The case stemmed from a 2017 fight over a then-17-year-old girl’s attempts to abort her preborn child, which were being denied by the Trump Health and Human Services Department’s (HHS’s) Office of Refugee Resettlement (ORR). The D.C. circuit ruled that the government had to let her leave the detention facility to obtain an abortion. The Supreme Court later vacated that ruling, but not in time to save her child’s life.

The case regarding the broader legal questions continued, and on Friday three D.C. judges ruled that the administration’s policy “functions as an across-the-board ban on access to abortion,” in violation of Supreme Court precedent declaring a “right” to abortion.

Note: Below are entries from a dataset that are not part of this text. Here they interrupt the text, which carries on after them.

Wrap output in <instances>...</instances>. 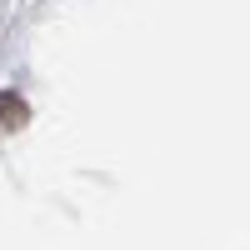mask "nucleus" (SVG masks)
<instances>
[{
	"mask_svg": "<svg viewBox=\"0 0 250 250\" xmlns=\"http://www.w3.org/2000/svg\"><path fill=\"white\" fill-rule=\"evenodd\" d=\"M25 120V105H20L15 95H0V130H10V125Z\"/></svg>",
	"mask_w": 250,
	"mask_h": 250,
	"instance_id": "nucleus-1",
	"label": "nucleus"
}]
</instances>
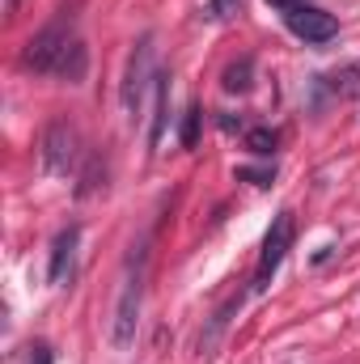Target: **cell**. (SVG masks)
<instances>
[{
	"instance_id": "8",
	"label": "cell",
	"mask_w": 360,
	"mask_h": 364,
	"mask_svg": "<svg viewBox=\"0 0 360 364\" xmlns=\"http://www.w3.org/2000/svg\"><path fill=\"white\" fill-rule=\"evenodd\" d=\"M166 119H170V77H166V73H157V85H153V123H149V149H157V144H162Z\"/></svg>"
},
{
	"instance_id": "11",
	"label": "cell",
	"mask_w": 360,
	"mask_h": 364,
	"mask_svg": "<svg viewBox=\"0 0 360 364\" xmlns=\"http://www.w3.org/2000/svg\"><path fill=\"white\" fill-rule=\"evenodd\" d=\"M97 186H106V161H102V157L93 153L90 166L81 170V186H77V195H93Z\"/></svg>"
},
{
	"instance_id": "3",
	"label": "cell",
	"mask_w": 360,
	"mask_h": 364,
	"mask_svg": "<svg viewBox=\"0 0 360 364\" xmlns=\"http://www.w3.org/2000/svg\"><path fill=\"white\" fill-rule=\"evenodd\" d=\"M38 157H43V170L51 178H64L77 170V157H81V136L68 119H51L47 132H43V144H38Z\"/></svg>"
},
{
	"instance_id": "14",
	"label": "cell",
	"mask_w": 360,
	"mask_h": 364,
	"mask_svg": "<svg viewBox=\"0 0 360 364\" xmlns=\"http://www.w3.org/2000/svg\"><path fill=\"white\" fill-rule=\"evenodd\" d=\"M238 9H242V0H208V4L199 9V17H203V21H229Z\"/></svg>"
},
{
	"instance_id": "2",
	"label": "cell",
	"mask_w": 360,
	"mask_h": 364,
	"mask_svg": "<svg viewBox=\"0 0 360 364\" xmlns=\"http://www.w3.org/2000/svg\"><path fill=\"white\" fill-rule=\"evenodd\" d=\"M77 47V30H73V13L64 9L55 21H47L30 43H26V55H21V64L30 68V73H38V77H60V64H64V55Z\"/></svg>"
},
{
	"instance_id": "13",
	"label": "cell",
	"mask_w": 360,
	"mask_h": 364,
	"mask_svg": "<svg viewBox=\"0 0 360 364\" xmlns=\"http://www.w3.org/2000/svg\"><path fill=\"white\" fill-rule=\"evenodd\" d=\"M331 90L335 97H360V68H344L331 77Z\"/></svg>"
},
{
	"instance_id": "17",
	"label": "cell",
	"mask_w": 360,
	"mask_h": 364,
	"mask_svg": "<svg viewBox=\"0 0 360 364\" xmlns=\"http://www.w3.org/2000/svg\"><path fill=\"white\" fill-rule=\"evenodd\" d=\"M268 4H275V9H292L297 0H268Z\"/></svg>"
},
{
	"instance_id": "18",
	"label": "cell",
	"mask_w": 360,
	"mask_h": 364,
	"mask_svg": "<svg viewBox=\"0 0 360 364\" xmlns=\"http://www.w3.org/2000/svg\"><path fill=\"white\" fill-rule=\"evenodd\" d=\"M17 4H21V0H4V13H17Z\"/></svg>"
},
{
	"instance_id": "12",
	"label": "cell",
	"mask_w": 360,
	"mask_h": 364,
	"mask_svg": "<svg viewBox=\"0 0 360 364\" xmlns=\"http://www.w3.org/2000/svg\"><path fill=\"white\" fill-rule=\"evenodd\" d=\"M199 123H203V110H199V106H186V114H182V132H179L182 149H195V144H199Z\"/></svg>"
},
{
	"instance_id": "10",
	"label": "cell",
	"mask_w": 360,
	"mask_h": 364,
	"mask_svg": "<svg viewBox=\"0 0 360 364\" xmlns=\"http://www.w3.org/2000/svg\"><path fill=\"white\" fill-rule=\"evenodd\" d=\"M275 144H280V132H275V127H250V132H246V149H250L255 157H271Z\"/></svg>"
},
{
	"instance_id": "6",
	"label": "cell",
	"mask_w": 360,
	"mask_h": 364,
	"mask_svg": "<svg viewBox=\"0 0 360 364\" xmlns=\"http://www.w3.org/2000/svg\"><path fill=\"white\" fill-rule=\"evenodd\" d=\"M284 26H288L297 38H305V43H331V38L339 34L335 13L314 9V4H292V9H284Z\"/></svg>"
},
{
	"instance_id": "9",
	"label": "cell",
	"mask_w": 360,
	"mask_h": 364,
	"mask_svg": "<svg viewBox=\"0 0 360 364\" xmlns=\"http://www.w3.org/2000/svg\"><path fill=\"white\" fill-rule=\"evenodd\" d=\"M250 77H255V60H250V55H242L238 64H229V68L221 73V85H225V93H246L250 85H255Z\"/></svg>"
},
{
	"instance_id": "15",
	"label": "cell",
	"mask_w": 360,
	"mask_h": 364,
	"mask_svg": "<svg viewBox=\"0 0 360 364\" xmlns=\"http://www.w3.org/2000/svg\"><path fill=\"white\" fill-rule=\"evenodd\" d=\"M238 178L255 182V186H268V182L275 178V170H238Z\"/></svg>"
},
{
	"instance_id": "16",
	"label": "cell",
	"mask_w": 360,
	"mask_h": 364,
	"mask_svg": "<svg viewBox=\"0 0 360 364\" xmlns=\"http://www.w3.org/2000/svg\"><path fill=\"white\" fill-rule=\"evenodd\" d=\"M30 364H51V348L47 343H34L30 348Z\"/></svg>"
},
{
	"instance_id": "1",
	"label": "cell",
	"mask_w": 360,
	"mask_h": 364,
	"mask_svg": "<svg viewBox=\"0 0 360 364\" xmlns=\"http://www.w3.org/2000/svg\"><path fill=\"white\" fill-rule=\"evenodd\" d=\"M144 267H149V242L132 246L123 275H119V296H115V314H110V343L119 352H127L136 343L140 305H144Z\"/></svg>"
},
{
	"instance_id": "5",
	"label": "cell",
	"mask_w": 360,
	"mask_h": 364,
	"mask_svg": "<svg viewBox=\"0 0 360 364\" xmlns=\"http://www.w3.org/2000/svg\"><path fill=\"white\" fill-rule=\"evenodd\" d=\"M292 237H297V225H292V212H280L268 229V242H263V255H259V267H255V292H268L271 275L280 272L284 255L292 250Z\"/></svg>"
},
{
	"instance_id": "4",
	"label": "cell",
	"mask_w": 360,
	"mask_h": 364,
	"mask_svg": "<svg viewBox=\"0 0 360 364\" xmlns=\"http://www.w3.org/2000/svg\"><path fill=\"white\" fill-rule=\"evenodd\" d=\"M149 85H157V73H153V34H144V38L136 43V51H132V60H127V77H123V110H127L132 123H136V114H140V106H144Z\"/></svg>"
},
{
	"instance_id": "7",
	"label": "cell",
	"mask_w": 360,
	"mask_h": 364,
	"mask_svg": "<svg viewBox=\"0 0 360 364\" xmlns=\"http://www.w3.org/2000/svg\"><path fill=\"white\" fill-rule=\"evenodd\" d=\"M77 242H81V229H77V225H68V229L55 233V242H51V263H47V279H51V284H64V279L73 275Z\"/></svg>"
}]
</instances>
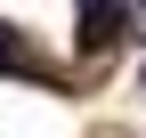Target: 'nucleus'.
<instances>
[{
  "label": "nucleus",
  "mask_w": 146,
  "mask_h": 138,
  "mask_svg": "<svg viewBox=\"0 0 146 138\" xmlns=\"http://www.w3.org/2000/svg\"><path fill=\"white\" fill-rule=\"evenodd\" d=\"M25 65H33V49L16 41V25H0V73H25Z\"/></svg>",
  "instance_id": "nucleus-2"
},
{
  "label": "nucleus",
  "mask_w": 146,
  "mask_h": 138,
  "mask_svg": "<svg viewBox=\"0 0 146 138\" xmlns=\"http://www.w3.org/2000/svg\"><path fill=\"white\" fill-rule=\"evenodd\" d=\"M122 41V0H81V49H114Z\"/></svg>",
  "instance_id": "nucleus-1"
}]
</instances>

“The Supreme Court ‘has determined and then redetermined that the Constitution offers basic protection to the woman’s right to choose,’” the panel claimed. “And we are not free to dilute a constitutional right recognized by controlling Supreme Court precedent—a right the government affirmatively assumes unaccompanied minors here have—so that others will be dissuaded from seeking a better life in this country.”

Pro-abortion activists cheered the ruling while pro-lifers lamented it, warning it could have drastic ramifications. Other conservative legal analysts fault the court for not only relying on Roe v. Wade’s supposed “right” to abortion, but extending that “right” to non-citizens with no lawful claim to be in the United States at all.

“This sweeping ruling seeks to make the United States a sanctuary nation for abortion, forcing the government to facilitate abortions for vulnerable teenage girls who are far from home and from loved ones,” Susan B. Anthony List president Marjorie Dannenfelser said in a statement. “The countries from where these immigrants are flowing are far more protective of unborn children than the United States. We must renew our determination to restore the United States as a haven for babies and their mothers, not a destination for the destruction of the children of any neighbor.”

The Trump ORR’s policy was a dramatic departure from the Obama ORR, which transported underage illegals across state lines to avoid parental involvement laws and facilitate their abortions.

The Trump administration could still appeal the ruling to the U.S. Supreme Court, whose newest member, Brett Kavanaugh, was on the D.C. circuit court in 2017 and sided with the Trump administration on the case.